Le celebrazioni in ricordo delle vittime della Shoah deportate ad Auschwitz dal Binario 21 di Milano si sono concluse con la testimonianza della sopravvissuta alla Shoah e senatrice a vita Liliana Segre. Quest’ultima ha ringraziato i presenti e gli organizzatori. Ha inoltre affermato di sentirsi più sola nell’attività del Ricordo dopo la scomparsa di “due persone molto importanti” come Piero Terracina e Franco Schoenheit. La senatrice ha poi ripercorso alcuni episodi della sua deportazione verso i campi di concentramento nazisti, alla giovane età di 13 anni. In particolare la prigionia nel carcere di San Vittore a Milano.

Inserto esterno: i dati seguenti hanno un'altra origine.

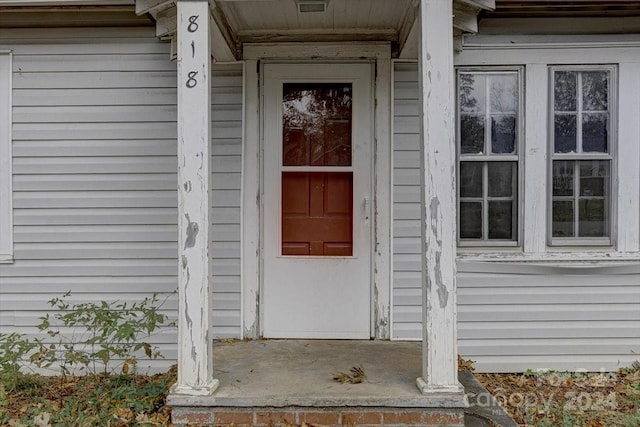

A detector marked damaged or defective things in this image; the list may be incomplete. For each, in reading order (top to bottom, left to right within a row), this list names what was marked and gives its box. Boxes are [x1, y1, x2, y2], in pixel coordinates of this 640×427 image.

porch column with peeling paint [171, 0, 219, 398]
porch column with peeling paint [418, 0, 462, 396]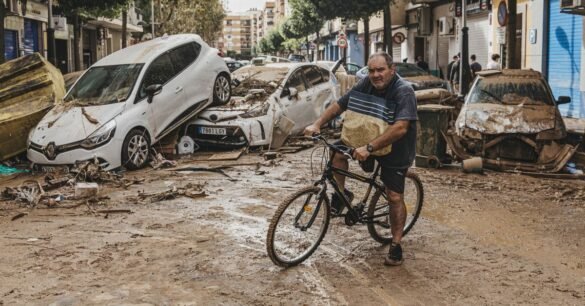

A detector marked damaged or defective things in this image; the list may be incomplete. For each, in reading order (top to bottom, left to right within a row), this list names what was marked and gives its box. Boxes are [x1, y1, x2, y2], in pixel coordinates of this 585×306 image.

wrecked vehicle [0, 53, 65, 161]
wrecked vehicle [27, 35, 229, 172]
damaged white renault [28, 35, 230, 172]
crushed car [28, 35, 230, 172]
destroyed car [27, 35, 232, 172]
crushed car [182, 62, 338, 148]
wrecked vehicle [185, 62, 336, 148]
overturned car [185, 63, 336, 148]
destroyed car [187, 62, 338, 148]
damaged white renault [187, 62, 338, 148]
wrecked vehicle [356, 61, 448, 91]
destroyed car [354, 61, 450, 91]
destroyed car [442, 69, 576, 172]
crushed car [442, 69, 576, 172]
wrecked vehicle [442, 69, 576, 173]
overturned car [444, 69, 576, 172]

«Ero nata in via San Vittore e avevo vissuto sempre da quelle parti di Milano. Nelle vie vicine ero andata in bicicletta e vedevo da fuori, così come adesso, il muro basso della prigione senza mai pensare a chi stava dentro a quelle carceri. Ero una ragazzina sciocca qualsiasi, che girando per le aiuole di Piazza Aquileia non si interessava di che cosa c’era lì dentro». La Segre ha raccontato poi di quando venne incarcerata dentro a quelle mura e la situazione si ribaltò: era lei che osservava le persone girare in libertà per le strade di Milano.

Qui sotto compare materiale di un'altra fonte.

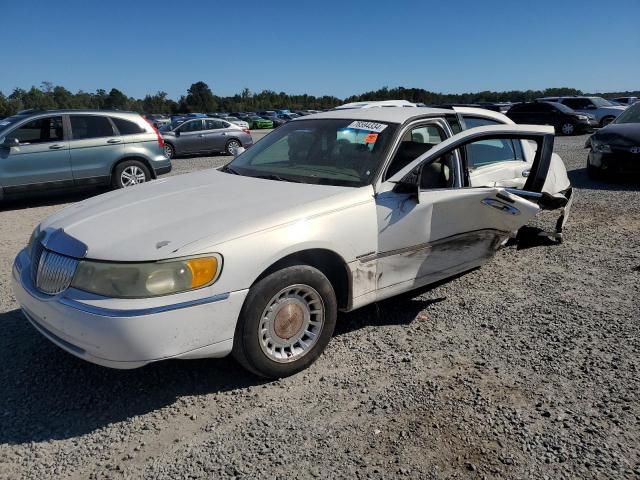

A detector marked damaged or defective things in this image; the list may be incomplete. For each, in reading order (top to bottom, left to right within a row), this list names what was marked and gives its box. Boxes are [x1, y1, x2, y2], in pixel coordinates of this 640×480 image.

damaged rear door [372, 124, 556, 300]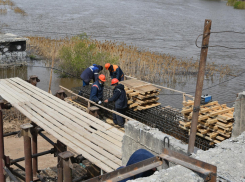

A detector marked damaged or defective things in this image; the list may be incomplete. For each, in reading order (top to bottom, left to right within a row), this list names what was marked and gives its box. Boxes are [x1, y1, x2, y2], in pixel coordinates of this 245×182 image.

rusty metal pipe [3, 166, 20, 182]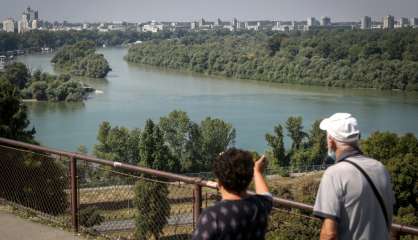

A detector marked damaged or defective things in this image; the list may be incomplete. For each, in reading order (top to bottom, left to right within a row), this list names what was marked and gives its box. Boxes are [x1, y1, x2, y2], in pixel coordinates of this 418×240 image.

rusty handrail [0, 138, 416, 237]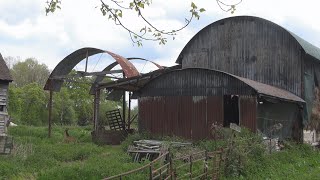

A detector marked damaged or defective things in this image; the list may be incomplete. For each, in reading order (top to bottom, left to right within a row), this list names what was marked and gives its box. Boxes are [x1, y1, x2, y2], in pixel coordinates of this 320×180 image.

rusty corrugated barn [90, 16, 320, 141]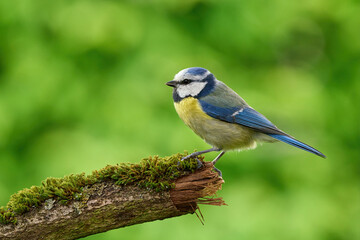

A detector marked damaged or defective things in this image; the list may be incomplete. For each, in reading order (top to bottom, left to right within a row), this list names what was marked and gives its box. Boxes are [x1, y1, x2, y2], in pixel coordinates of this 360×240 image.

splintered wood [171, 161, 226, 212]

«Noi non avevamo il diritto di uscire, se non a un orario fisso. Mi ricordo che si poteva farlo nel pomeriggio. Sennò si stava sempre dentro alla cella che non era chiusa, ma non si poteva uscire. Io mi ricordo le guardie italiane che portavano una volta al giorno dei bidoni con una specie di rancio molto brodoso, con delle verdure che galleggiavano. Le guardie avevano il terrore di parlare con noi. Tutti avevano il desiderio di conoscere cosa stava succedendo là fuori. Sicuramente anche i secondini facevano una vita da carcere», ha affermato la Segre, ricordando però anche le buone azioni della guardia Andrea Schivo a cui è stata recentemente dedicata una pietra d’inciampo.

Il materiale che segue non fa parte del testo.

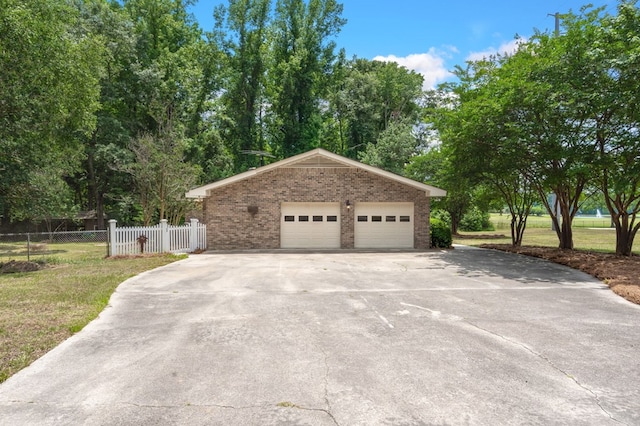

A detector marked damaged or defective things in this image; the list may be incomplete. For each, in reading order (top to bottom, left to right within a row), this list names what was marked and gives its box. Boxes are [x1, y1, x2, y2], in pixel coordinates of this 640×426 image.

driveway crack [462, 322, 628, 424]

Poi venne il giorno della deportazione. Era il 30 gennaio del 1944. Gli ebrei milanesi vennero ammassati sui vagoni di un treno come “vitelli per il macello”. La sopravvissuta alla Shoah ha raccontato che i preparativi per la partenza furono drammatici. Non si conosceva la destinazione di quel viaggio. «C’era un silenzio fortissimo. Il silenzio era quasi insopportabile e attanagliava tutti i pezzi del tuo corpo. Bisognava prepararsi per un’ignota destinazione e prendere un treno». Quando le milizie nazifasciste obbligarono gli ebrei a lasciare il carcere milanese, dalle celle si alzarono grida di compassione e di pietà. Erano i carcerati. «Loro furono uomini capaci di pietà. Questa parola pietà che io cerco sempre di insegnare ai ragazzi quando vado a parlare nelle scuole, è una parola sconosciuta che non si usa e che non è di moda. C’è chi riceve questa pietà, ma ancor più arricchisce chi la prova verso un altro. E questi detenuti furono per me indimenticabili. Fuori dalle loro celle non avevano niente, eppure ci riservarono benedizioni di incoraggiamento».

La senatrice ha poi voluto concludere la sua testimonianza celebrando l’attività di Primo Levi nel tramandare gli orrori di Auschwitz, campo di sterminio nazista in Polonia dove venne imprigionata anche Liliana Segre. «Il mio maestro ideale, Primo Levi, ha descritto la liberazione di Auschwitz in un modo eccezionale ne La Tregua attraverso quattro soldati russi a cavallo che arrivarono al campo che era già senza i nazisti, in un momento in cui non c’era più niente da liberare. Tuttavia i soldati hanno scoperto, aprendo quel cancello, un abominio che nessuno conosceva o che faceva finta di non conoscere. Da quel momento è diventato pubblico, nonostante ci sia ancora oggi qualcuno che lo nega».